Data for Breakfast Around the World

Drive impact across your organization with data and agentic intelligence.

Snowflake for DevelopersGuidesComparing INSERT and COPY Performance

Comparing INSERT and COPY Performance

Brian Pace

Overview

When you need to load data into PostgreSQL, you have several options — but they're not created equal. A single-row INSERT is simple but slow when you have a high volume of rows to insert. Batching multiple rows into one INSERT helps, but there's an even faster approach: the COPY command.

In this hands-on guide, you'll load the same data using three different methods and measure the performance yourself. By the end, you'll understand not just which method is fastest, but why — so you can make informed decisions about data loading in your applications.

What You'll Learn

  • How to measure query execution time in PostgreSQL
  • The performance characteristics of single-row INSERT statements
  • How batch INSERT improves on single-row INSERT
  • Why COPY dramatically outperforms both INSERT methods
  • When to use each approach in your applications

Prerequisites

  • A running Snowflake Postgres instance
  • Access to psql or another PostgreSQL client
  • Basic familiarity with SQL INSERT statements

Setup

Before we start comparing performance, let's create a test environment.
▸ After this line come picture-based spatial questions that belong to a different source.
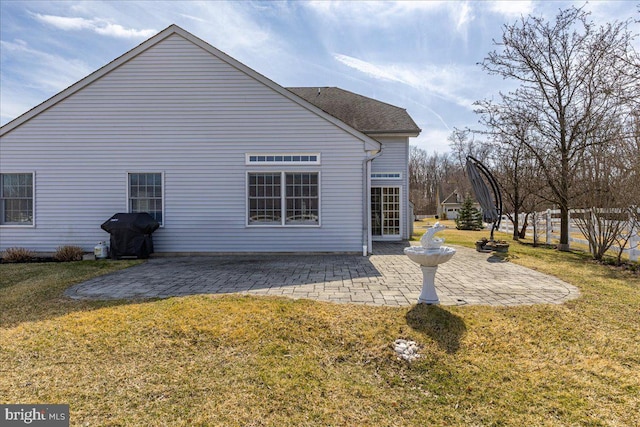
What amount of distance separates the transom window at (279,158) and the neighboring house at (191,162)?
3cm

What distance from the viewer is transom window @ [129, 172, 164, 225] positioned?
1013cm

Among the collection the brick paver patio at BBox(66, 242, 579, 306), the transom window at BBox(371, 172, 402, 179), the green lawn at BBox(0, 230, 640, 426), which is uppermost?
the transom window at BBox(371, 172, 402, 179)

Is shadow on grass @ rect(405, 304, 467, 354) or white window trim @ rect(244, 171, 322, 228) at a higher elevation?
white window trim @ rect(244, 171, 322, 228)

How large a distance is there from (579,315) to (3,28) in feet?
51.6

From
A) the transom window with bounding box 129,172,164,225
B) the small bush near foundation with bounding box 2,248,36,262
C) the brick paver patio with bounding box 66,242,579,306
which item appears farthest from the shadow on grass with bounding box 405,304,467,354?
the small bush near foundation with bounding box 2,248,36,262

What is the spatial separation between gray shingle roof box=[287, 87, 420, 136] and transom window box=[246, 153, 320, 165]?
3.91 m

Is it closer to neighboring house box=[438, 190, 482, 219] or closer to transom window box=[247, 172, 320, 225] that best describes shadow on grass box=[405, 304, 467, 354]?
transom window box=[247, 172, 320, 225]

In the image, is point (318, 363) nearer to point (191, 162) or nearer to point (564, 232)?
A: point (191, 162)

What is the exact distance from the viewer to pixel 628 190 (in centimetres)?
836

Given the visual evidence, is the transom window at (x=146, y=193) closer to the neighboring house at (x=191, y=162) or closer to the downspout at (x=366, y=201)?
the neighboring house at (x=191, y=162)

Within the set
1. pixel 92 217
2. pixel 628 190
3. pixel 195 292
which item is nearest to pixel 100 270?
pixel 92 217

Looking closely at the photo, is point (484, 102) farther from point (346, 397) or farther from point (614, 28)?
point (346, 397)

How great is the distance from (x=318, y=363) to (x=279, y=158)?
7.64 m

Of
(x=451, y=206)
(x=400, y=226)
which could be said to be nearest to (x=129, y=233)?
(x=400, y=226)
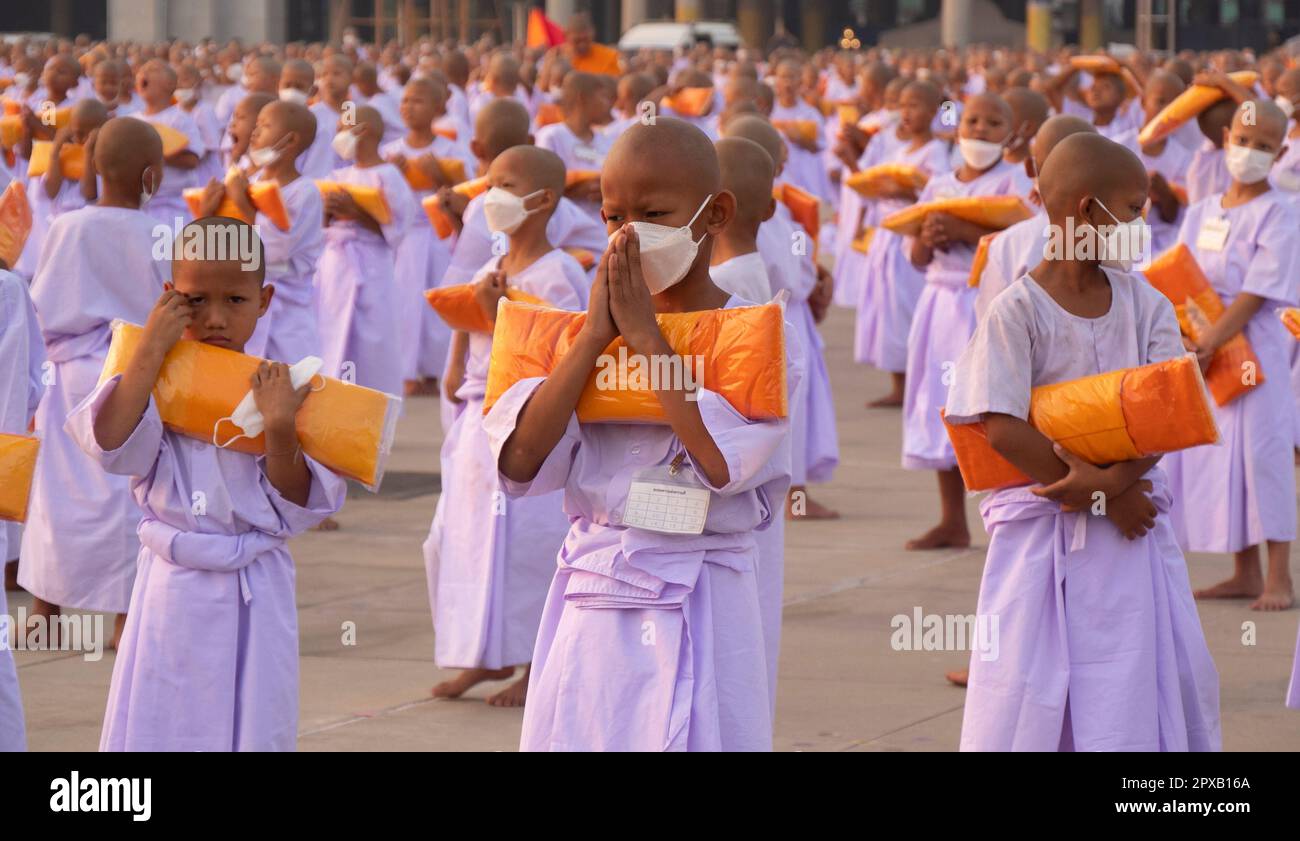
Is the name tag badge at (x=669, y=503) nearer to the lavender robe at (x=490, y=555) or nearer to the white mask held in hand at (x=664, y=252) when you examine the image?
the white mask held in hand at (x=664, y=252)

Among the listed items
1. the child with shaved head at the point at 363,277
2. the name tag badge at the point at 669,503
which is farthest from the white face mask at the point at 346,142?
the name tag badge at the point at 669,503

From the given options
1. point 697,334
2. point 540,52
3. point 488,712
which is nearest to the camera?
point 697,334

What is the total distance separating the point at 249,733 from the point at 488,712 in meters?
2.07

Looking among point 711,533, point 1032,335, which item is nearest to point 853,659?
point 1032,335

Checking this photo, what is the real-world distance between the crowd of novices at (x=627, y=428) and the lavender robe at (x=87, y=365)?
1 cm

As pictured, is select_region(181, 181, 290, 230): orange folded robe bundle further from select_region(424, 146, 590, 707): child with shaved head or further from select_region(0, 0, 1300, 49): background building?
select_region(0, 0, 1300, 49): background building

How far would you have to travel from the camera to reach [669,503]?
13.5 feet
We'll use a simple table and load the same data using each method so we can make fair comparisons.

Connect to Your Database

Connect to your Snowflake Postgres instance using psql:

psql -h <your-host> -U <your-user> -d <your-database>

Create the Test Table

We'll use a simple table that's representative of real-world data loading scenarios:

-- Create a test table
DROP TABLE IF EXISTS load_test;

CREATE TABLE load_test (
    id SERIAL PRIMARY KEY,
    product_name TEXT NOT NULL,
    quantity INTEGER,
    price NUMERIC(10,2),
    created_at TIMESTAMP DEFAULT NOW()
);

Enable Timing

PostgreSQL's \timing command shows how long each statement takes to execute. This is essential for our comparisons:

\timing on

You should see: Timing is on.

From now on, every command will display its execution time.

Network Latency

Keep in mind during these tests that network latency will play a big part of the total response time. You can run the following to get a feel for how much overhead network latency is contributing.

SELECT 1;

For example, if this returns 152ms, nearly all of that time is network latency since SELECT 1 requires virtually no parsing or I/O on the server.

Verify Setup

Let's make sure everything is working:

INSERT INTO load_test (product_name, quantity, price) 
VALUES ('Test Product', 10, 19.99);

SELECT * FROM load_test;

You should see your test row and the timing information. Now let's clear the table and start our real tests:

TRUNCATE load_test;

Method 1: Single-Row INSERT

The most straightforward way to add data to a table is with individual INSERT statements — one statement per row. This is how many applications work by default, especially when processing data one record at a time.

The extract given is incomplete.